• [Questions about scene geometry]
__________

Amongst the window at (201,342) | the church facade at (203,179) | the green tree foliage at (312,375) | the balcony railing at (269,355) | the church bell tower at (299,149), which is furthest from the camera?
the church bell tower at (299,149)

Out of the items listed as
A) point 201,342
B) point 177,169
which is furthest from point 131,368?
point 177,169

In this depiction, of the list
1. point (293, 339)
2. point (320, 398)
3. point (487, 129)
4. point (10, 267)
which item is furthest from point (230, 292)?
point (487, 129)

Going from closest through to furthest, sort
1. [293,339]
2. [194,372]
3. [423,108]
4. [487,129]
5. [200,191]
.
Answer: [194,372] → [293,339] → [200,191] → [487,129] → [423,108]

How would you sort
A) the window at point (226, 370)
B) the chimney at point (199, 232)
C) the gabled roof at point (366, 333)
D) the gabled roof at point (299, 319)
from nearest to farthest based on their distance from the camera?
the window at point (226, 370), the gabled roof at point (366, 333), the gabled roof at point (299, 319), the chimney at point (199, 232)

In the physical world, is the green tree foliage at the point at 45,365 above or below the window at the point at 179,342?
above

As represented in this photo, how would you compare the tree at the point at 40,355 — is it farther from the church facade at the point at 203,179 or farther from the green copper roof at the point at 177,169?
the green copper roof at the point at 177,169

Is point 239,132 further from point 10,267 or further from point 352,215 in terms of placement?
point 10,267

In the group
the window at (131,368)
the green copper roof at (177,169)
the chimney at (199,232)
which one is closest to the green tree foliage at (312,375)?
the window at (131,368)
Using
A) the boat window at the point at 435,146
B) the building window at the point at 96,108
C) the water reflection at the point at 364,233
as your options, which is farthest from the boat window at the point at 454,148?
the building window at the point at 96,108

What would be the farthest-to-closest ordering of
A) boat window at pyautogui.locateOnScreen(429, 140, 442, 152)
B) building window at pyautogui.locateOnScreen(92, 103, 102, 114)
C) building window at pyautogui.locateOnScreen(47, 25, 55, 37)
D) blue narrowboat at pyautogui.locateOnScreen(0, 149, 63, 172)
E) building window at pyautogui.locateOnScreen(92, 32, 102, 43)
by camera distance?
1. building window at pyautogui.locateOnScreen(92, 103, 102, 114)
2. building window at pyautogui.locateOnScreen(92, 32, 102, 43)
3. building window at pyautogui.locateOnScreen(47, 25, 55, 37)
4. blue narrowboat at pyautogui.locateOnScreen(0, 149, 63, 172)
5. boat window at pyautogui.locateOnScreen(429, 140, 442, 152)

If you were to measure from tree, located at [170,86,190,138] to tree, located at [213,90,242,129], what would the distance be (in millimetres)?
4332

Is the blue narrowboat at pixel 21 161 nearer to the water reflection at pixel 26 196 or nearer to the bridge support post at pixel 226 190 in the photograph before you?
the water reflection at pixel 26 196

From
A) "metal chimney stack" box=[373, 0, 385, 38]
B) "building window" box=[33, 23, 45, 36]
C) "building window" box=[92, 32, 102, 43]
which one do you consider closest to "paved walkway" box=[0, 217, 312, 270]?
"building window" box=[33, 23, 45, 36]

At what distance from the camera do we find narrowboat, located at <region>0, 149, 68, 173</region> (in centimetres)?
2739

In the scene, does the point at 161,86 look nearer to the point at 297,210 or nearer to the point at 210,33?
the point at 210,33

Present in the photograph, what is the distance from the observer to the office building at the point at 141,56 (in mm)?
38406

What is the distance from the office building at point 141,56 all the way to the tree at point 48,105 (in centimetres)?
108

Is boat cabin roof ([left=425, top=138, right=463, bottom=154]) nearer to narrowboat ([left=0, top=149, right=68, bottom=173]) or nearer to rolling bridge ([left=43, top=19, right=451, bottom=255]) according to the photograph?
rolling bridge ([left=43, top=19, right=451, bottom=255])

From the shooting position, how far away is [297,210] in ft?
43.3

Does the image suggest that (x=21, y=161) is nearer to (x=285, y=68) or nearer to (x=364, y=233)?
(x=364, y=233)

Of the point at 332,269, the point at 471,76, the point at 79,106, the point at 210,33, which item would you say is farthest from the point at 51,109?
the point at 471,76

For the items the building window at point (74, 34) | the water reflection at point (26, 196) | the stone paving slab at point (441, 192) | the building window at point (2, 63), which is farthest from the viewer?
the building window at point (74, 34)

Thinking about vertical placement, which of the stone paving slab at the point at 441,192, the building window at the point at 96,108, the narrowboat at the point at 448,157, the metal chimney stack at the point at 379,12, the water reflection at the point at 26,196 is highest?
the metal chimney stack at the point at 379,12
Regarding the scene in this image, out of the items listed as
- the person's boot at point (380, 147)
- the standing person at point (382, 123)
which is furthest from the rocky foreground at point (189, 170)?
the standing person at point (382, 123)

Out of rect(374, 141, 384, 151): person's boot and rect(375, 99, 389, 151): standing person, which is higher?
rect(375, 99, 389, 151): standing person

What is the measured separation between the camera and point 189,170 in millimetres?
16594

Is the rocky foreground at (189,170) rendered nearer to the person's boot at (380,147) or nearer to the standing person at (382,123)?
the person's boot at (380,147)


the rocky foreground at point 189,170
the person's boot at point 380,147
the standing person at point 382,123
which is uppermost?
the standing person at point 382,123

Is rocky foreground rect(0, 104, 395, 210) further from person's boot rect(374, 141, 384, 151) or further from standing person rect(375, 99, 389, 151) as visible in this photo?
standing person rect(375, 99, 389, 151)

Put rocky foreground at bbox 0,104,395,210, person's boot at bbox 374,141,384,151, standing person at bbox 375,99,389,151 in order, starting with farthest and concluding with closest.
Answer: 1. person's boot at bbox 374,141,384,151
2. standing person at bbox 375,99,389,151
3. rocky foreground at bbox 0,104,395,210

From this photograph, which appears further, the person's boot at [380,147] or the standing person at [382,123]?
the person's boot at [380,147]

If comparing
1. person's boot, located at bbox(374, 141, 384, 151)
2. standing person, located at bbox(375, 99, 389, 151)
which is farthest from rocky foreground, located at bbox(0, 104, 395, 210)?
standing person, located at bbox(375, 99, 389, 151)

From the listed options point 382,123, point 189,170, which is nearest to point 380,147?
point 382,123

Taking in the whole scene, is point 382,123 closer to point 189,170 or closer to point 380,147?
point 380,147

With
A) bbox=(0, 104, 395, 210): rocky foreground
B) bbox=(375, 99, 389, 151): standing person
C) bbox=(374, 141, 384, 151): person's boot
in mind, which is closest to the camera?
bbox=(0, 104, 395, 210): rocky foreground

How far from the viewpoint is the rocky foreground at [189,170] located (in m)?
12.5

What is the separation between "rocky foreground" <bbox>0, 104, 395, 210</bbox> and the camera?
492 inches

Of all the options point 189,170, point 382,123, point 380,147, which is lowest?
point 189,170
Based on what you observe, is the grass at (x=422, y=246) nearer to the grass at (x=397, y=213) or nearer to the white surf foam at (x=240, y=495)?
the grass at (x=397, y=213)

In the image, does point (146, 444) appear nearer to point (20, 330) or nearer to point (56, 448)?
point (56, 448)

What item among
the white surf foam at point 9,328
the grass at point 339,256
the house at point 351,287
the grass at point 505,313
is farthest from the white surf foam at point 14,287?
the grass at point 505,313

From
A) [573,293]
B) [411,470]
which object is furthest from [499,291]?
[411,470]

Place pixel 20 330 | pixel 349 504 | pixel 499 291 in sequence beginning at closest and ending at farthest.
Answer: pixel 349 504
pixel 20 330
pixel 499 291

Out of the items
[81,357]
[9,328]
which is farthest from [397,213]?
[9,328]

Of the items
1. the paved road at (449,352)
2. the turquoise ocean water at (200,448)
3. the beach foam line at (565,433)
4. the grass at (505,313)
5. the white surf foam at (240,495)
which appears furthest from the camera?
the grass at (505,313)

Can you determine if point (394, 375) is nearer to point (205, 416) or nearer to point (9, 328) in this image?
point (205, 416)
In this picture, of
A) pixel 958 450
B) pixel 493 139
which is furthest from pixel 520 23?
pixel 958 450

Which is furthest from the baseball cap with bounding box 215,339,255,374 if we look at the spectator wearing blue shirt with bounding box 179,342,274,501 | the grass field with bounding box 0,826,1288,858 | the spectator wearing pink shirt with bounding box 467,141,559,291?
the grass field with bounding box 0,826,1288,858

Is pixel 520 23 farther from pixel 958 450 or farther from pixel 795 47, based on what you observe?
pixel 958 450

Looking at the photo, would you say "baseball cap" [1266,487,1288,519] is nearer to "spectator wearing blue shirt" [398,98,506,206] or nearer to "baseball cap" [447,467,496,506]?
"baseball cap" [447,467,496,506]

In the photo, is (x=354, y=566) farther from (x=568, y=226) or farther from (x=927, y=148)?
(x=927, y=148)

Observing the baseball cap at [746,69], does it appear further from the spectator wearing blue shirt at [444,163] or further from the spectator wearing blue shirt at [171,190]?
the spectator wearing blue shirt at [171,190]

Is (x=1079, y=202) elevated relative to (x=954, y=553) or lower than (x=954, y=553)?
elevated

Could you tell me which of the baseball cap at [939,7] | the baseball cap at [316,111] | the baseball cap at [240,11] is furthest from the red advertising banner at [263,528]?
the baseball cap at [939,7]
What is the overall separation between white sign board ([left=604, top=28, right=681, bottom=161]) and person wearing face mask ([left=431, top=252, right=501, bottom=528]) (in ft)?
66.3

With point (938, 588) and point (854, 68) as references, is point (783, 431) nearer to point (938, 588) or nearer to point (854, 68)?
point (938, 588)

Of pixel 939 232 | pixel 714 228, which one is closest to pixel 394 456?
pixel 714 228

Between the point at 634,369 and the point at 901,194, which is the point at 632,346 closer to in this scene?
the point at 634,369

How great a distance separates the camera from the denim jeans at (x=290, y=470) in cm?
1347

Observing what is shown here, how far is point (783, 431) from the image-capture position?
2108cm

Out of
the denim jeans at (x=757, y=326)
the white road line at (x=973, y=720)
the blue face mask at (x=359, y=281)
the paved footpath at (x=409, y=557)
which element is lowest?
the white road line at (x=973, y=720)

__________

• [SHORT PROBLEM] Copy out the lines of the entries above without any changes, beginning with the line that contains "the rocky foreground at point 189,170" and continuing through the line that contains "3. rocky foreground at bbox 0,104,395,210".

• [SOLUTION TO THE PROBLEM]
the rocky foreground at point 189,170
the person's boot at point 380,147
the standing person at point 382,123
which is uppermost?
the standing person at point 382,123

Is rocky foreground rect(0, 104, 395, 210) further from person's boot rect(374, 141, 384, 151) or further from standing person rect(375, 99, 389, 151) as visible in this photo?
standing person rect(375, 99, 389, 151)

Put rocky foreground at bbox 0,104,395,210, person's boot at bbox 374,141,384,151, standing person at bbox 375,99,389,151 in order, starting with farthest and concluding with closest.
Answer: 1. person's boot at bbox 374,141,384,151
2. standing person at bbox 375,99,389,151
3. rocky foreground at bbox 0,104,395,210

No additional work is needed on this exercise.